Can you write out all of the data below word for word, changing nothing?

***** Given data *****

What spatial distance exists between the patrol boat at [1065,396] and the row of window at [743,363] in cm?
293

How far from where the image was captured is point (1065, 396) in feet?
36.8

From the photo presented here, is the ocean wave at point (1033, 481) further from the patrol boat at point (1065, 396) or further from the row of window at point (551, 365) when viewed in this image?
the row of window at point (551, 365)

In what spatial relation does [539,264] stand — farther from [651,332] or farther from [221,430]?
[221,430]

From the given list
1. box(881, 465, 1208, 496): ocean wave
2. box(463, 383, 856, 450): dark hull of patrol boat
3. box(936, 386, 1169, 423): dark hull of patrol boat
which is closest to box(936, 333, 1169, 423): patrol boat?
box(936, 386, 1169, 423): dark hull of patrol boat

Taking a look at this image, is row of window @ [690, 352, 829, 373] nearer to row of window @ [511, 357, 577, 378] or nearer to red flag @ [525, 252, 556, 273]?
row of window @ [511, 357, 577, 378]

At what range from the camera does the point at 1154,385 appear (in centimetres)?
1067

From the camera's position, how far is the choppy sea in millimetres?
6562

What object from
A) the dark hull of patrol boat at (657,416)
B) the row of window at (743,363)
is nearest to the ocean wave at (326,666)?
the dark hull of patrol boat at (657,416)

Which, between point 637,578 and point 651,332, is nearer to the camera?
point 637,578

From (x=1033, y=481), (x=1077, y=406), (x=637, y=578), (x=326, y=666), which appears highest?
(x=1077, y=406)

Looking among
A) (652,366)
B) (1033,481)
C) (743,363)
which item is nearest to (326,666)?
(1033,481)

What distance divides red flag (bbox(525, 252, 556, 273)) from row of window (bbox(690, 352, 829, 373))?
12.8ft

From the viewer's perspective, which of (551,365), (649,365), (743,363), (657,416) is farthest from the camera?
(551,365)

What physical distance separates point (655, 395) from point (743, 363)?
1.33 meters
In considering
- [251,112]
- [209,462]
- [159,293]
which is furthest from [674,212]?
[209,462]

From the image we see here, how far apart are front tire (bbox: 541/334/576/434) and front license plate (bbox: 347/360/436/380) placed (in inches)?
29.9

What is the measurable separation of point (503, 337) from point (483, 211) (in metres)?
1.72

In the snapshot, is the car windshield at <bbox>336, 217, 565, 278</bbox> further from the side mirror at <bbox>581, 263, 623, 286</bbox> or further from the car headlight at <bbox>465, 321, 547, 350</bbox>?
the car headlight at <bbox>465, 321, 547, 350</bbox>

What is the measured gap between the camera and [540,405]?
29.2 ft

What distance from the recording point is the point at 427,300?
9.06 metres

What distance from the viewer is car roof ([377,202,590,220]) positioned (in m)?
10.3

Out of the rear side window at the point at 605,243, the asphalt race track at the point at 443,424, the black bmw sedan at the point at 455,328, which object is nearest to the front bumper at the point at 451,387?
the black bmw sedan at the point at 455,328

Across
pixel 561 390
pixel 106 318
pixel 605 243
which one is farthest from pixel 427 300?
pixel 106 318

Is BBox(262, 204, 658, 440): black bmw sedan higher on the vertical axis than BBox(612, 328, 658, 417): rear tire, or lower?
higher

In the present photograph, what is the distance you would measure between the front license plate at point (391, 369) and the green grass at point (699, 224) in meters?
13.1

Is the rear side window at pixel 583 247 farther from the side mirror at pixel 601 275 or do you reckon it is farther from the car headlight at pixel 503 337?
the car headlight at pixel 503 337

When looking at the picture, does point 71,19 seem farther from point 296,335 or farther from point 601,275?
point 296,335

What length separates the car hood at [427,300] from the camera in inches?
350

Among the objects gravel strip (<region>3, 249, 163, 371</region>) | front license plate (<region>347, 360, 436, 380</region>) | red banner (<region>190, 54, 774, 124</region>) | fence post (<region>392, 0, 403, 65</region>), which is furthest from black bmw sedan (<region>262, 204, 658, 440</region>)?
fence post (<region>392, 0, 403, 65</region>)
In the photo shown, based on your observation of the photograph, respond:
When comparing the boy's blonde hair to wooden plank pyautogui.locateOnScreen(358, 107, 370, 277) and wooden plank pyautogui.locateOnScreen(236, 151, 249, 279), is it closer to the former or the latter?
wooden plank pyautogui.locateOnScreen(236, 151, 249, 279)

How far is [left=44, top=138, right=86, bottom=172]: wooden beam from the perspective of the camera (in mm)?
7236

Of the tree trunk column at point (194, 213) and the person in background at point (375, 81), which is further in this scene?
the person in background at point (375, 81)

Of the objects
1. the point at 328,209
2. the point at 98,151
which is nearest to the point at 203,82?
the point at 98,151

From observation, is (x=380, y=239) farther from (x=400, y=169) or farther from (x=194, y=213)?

*****

— Written answer —
What spatial distance exists between the patrol boat at [1065,396] and the row of window at [743,363] in cm?
293

How far from where the image was captured is point (1065, 396) in feet?
36.8

From the photo presented here, is the ocean wave at point (1033, 481) further from the patrol boat at point (1065, 396) or further from the row of window at point (551, 365) when viewed in this image?
the row of window at point (551, 365)

In what spatial relation does [539,264] stand — farther from [651,332] or farther from [221,430]?
[221,430]

From the given list
1. box(881, 465, 1208, 496): ocean wave
2. box(463, 383, 856, 450): dark hull of patrol boat
3. box(936, 386, 1169, 423): dark hull of patrol boat
which is closest to box(936, 333, 1169, 423): patrol boat?
box(936, 386, 1169, 423): dark hull of patrol boat

Taking a look at this image, is row of window @ [690, 352, 829, 373] nearer to row of window @ [511, 357, 577, 378] or nearer to red flag @ [525, 252, 556, 273]?
row of window @ [511, 357, 577, 378]

At what range from the camera does the point at 1154,385 appear (in centimetres)?
1067

From the camera's position, how far is the choppy sea in millimetres?
6562

What object from
A) the dark hull of patrol boat at (657,416)
B) the row of window at (743,363)
is nearest to the ocean wave at (326,666)?
the dark hull of patrol boat at (657,416)

Which, between point 637,578 and point 651,332, is nearer to the camera?
point 637,578

From (x=1033, y=481), (x=1077, y=406), (x=637, y=578), (x=326, y=666), which appears highest?
(x=1077, y=406)

Looking among
A) (652,366)
B) (1033,481)
C) (743,363)
which item is nearest to (326,666)?
(1033,481)

What distance divides red flag (bbox(525, 252, 556, 273)) from row of window (bbox(690, 352, 829, 373))?
12.8ft

From the viewer's perspective, which of (551,365), (649,365), (743,363), (657,416) is farthest from the camera?
(551,365)

What physical distance separates point (655, 395) from point (743, 363)?
1.33 meters
In considering
- [251,112]
- [209,462]
- [159,293]
which is furthest from [674,212]?
[209,462]

From the image we see here, how far apart are front tire (bbox: 541/334/576/434) and front license plate (bbox: 347/360/436/380) placed (in inches)?
29.9

What is the measurable separation of point (503, 337) from point (483, 211) (in metres)?
1.72

In the snapshot, is the car windshield at <bbox>336, 217, 565, 278</bbox> further from the side mirror at <bbox>581, 263, 623, 286</bbox> or further from the car headlight at <bbox>465, 321, 547, 350</bbox>?
the car headlight at <bbox>465, 321, 547, 350</bbox>

What is the measured gap between the camera and [540,405]?
29.2 ft

What distance from the recording point is the point at 427,300?
9.06 metres

What distance from the viewer is car roof ([377,202,590,220]) positioned (in m)?
10.3

Out of the rear side window at the point at 605,243, the asphalt race track at the point at 443,424, the black bmw sedan at the point at 455,328, which object is nearest to the front bumper at the point at 451,387?
the black bmw sedan at the point at 455,328

Across
pixel 561 390
pixel 106 318
pixel 605 243
which one is farthest from pixel 427 300?
pixel 106 318

Is BBox(262, 204, 658, 440): black bmw sedan higher on the vertical axis than BBox(612, 328, 658, 417): rear tire, or lower?
higher

In the present photograph, what is the distance you would measure between the front license plate at point (391, 369) and the green grass at point (699, 224) in meters?
13.1

Is the rear side window at pixel 583 247 farther from the side mirror at pixel 601 275 or do you reckon it is farther from the car headlight at pixel 503 337?
the car headlight at pixel 503 337

When looking at the picture, does point 71,19 seem farther from point 296,335 or farther from point 601,275?
point 296,335

What length separates the car hood at [427,300] from the camera in inches?
350

Among the objects gravel strip (<region>3, 249, 163, 371</region>) | front license plate (<region>347, 360, 436, 380</region>) | red banner (<region>190, 54, 774, 124</region>) | fence post (<region>392, 0, 403, 65</region>), which is furthest from black bmw sedan (<region>262, 204, 658, 440</region>)?
fence post (<region>392, 0, 403, 65</region>)
In the photo shown, based on your observation of the photograph, respond:
When comparing the boy's blonde hair to wooden plank pyautogui.locateOnScreen(358, 107, 370, 277) and wooden plank pyautogui.locateOnScreen(236, 151, 249, 279), is it closer to the former or the latter?
wooden plank pyautogui.locateOnScreen(236, 151, 249, 279)

How far is [left=44, top=138, right=86, bottom=172]: wooden beam from the perspective of the camera (in mm)?
7236

Of the tree trunk column at point (194, 213) and the person in background at point (375, 81), which is further in this scene?
the person in background at point (375, 81)

Of the objects
1. the point at 328,209
2. the point at 98,151
which is nearest to the point at 203,82?
the point at 98,151

From observation, is (x=380, y=239) farther from (x=400, y=169) or farther from (x=194, y=213)?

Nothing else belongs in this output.